**요구 사항:** "What is the distance of"이 들어 있는 줄부터 자료 끝까지(양 끝 포함)를 다시 쓰되, "horse head"만 "horse's head"로 바꾸고 나머지는 모두 그대로 두세요.

# # # # #

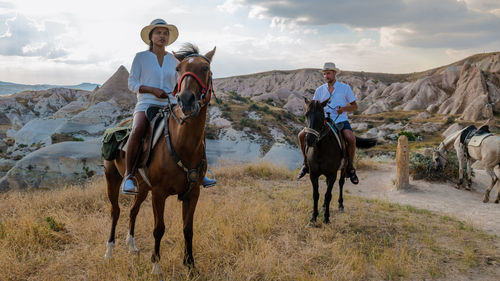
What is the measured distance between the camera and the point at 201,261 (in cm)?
387

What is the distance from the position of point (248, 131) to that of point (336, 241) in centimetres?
1613

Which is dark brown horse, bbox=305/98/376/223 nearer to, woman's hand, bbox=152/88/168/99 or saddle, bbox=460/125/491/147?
woman's hand, bbox=152/88/168/99

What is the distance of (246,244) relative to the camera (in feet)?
14.1

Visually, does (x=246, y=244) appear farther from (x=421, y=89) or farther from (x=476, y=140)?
(x=421, y=89)

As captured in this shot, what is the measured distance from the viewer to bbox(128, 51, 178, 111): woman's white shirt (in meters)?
3.78

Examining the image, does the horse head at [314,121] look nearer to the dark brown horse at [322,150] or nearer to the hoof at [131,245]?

# # # # #

**해답:**
What is the distance of (246,244) relative to the camera (in feet)?
14.1

Visually, does (x=246, y=244) appear farther from (x=421, y=89) or farther from (x=476, y=140)?
(x=421, y=89)

As captured in this shot, what is the measured distance from the viewer to bbox(128, 51, 178, 111): woman's white shirt (in meters)?
3.78

Examining the image, does the horse's head at [314,121] look nearer to the dark brown horse at [322,150] or nearer to the hoof at [131,245]?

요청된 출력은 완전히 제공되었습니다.